Controversial plans for a wind turbine in the countryside have been thrown out amid concerns the towering structures would put off visitors.
Councillors were told at a planning meeting on Thursday that tourism was worth £153 million to the Moorlands, kept nearly 3,000 people in work and attracted more than three million visitors a year.
County council tourism experts said visitors helped to sustain the rural economy by spending money in pubs, restaurants and shops.
They warned that the Moorlands could not be advertised as offering ‘stunning views over unspoilt countryside’ if the landscape was ‘turbinised’.
Councillors threw out the application for an 18-metre windfarm on land at Calton Moor, by seven votes to six.
They were told the turbine, which would stand nearly as tall as the Nicholson War Memorial in Leek, would be seen from the main tourist thoroughfare between Ashbourne and Leek and would be just 200 metres from the Peak District boundary.
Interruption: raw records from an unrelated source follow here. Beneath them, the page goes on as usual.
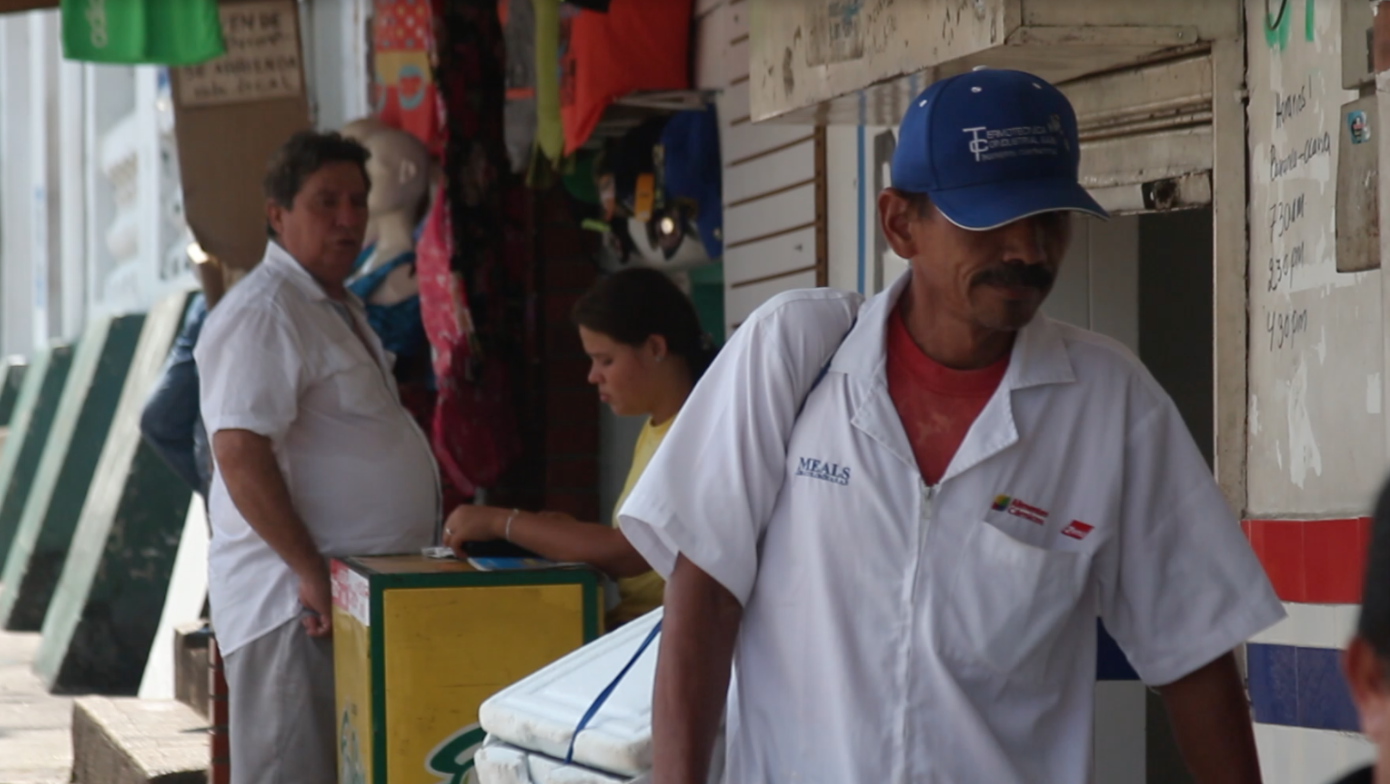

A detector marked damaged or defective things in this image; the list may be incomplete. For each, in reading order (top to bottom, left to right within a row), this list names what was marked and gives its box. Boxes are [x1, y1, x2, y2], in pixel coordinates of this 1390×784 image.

peeling paint [1288, 360, 1320, 484]
peeling paint [1368, 374, 1384, 416]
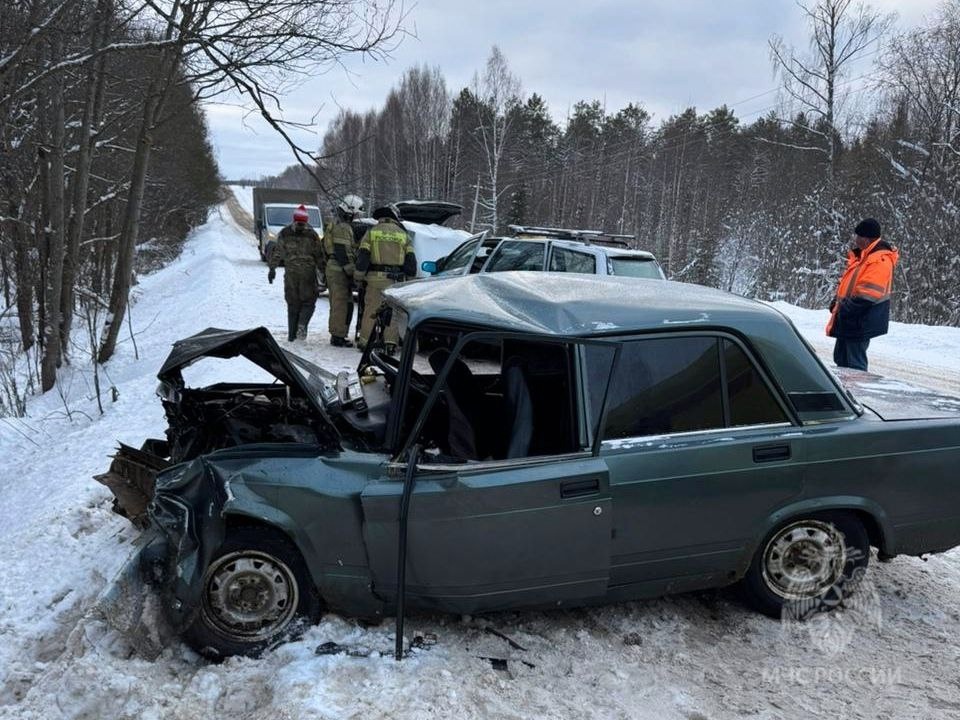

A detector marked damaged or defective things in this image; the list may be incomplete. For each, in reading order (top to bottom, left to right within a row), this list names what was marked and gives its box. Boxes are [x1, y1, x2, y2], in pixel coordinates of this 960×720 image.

wrecked green sedan [99, 272, 960, 660]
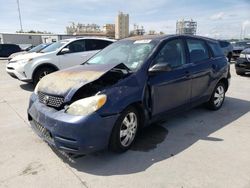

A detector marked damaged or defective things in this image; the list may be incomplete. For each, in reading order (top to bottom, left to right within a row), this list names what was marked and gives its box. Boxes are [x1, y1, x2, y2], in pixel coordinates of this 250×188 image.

bent hood [36, 62, 122, 99]
cracked headlight [64, 94, 106, 115]
broken bumper [27, 94, 119, 154]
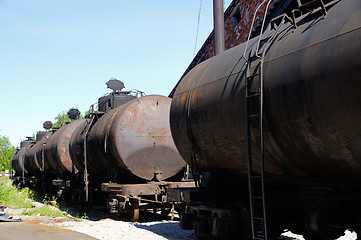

A report to Staffordshire Moorlands District Council stated: “In these times of financial difficulties we cannot afford to put off any rural tourist.
“It is well documented that areas with turbines are less attractive to this type of tourist.”
Cheddleton Conservative Mike Bowen, pictured, said residents had complained wind turbines would spoil the landscape.
He said: “Why is that the Staffordshire Moorlands is considered ripe for wind farms? We will end up with no tourists and no areas of outstanding beauty.
“I am sorry I cannot support this. It is the thin edge of the wedge. We are getting more and more of these applications.
“One has gone up at Morridge and people are asking ‘who on earth let that one go up there?'”
Tory Councillor Stephen Ellis added: “We are the custodians of one of the most precious landscapes. There are already two at this farm and a third mast will have a creeping effect.
“Why should this applicant be able to destroy the landscape for his own personal gain?”
But some councillors were concerned that the Moorlands fell far short of Government targets in the production of renewable energy and that the district had the highest rate of carbon dioxide emissions in the county.
The application by organic farmer Dennis Salt would have generated a guaranteed surplus, which could be sold back to the National Grid.
Leek Liberal Democrat John Fisher said: “This turbine will help reduce the burning of fossil fuel. Renewables are not the answer to all our energy problems, but they are part of the solution.”
Mr Salt, aged 64, said he was considering an appeal.
He said: “We have tried to keep the impact as low as possible.”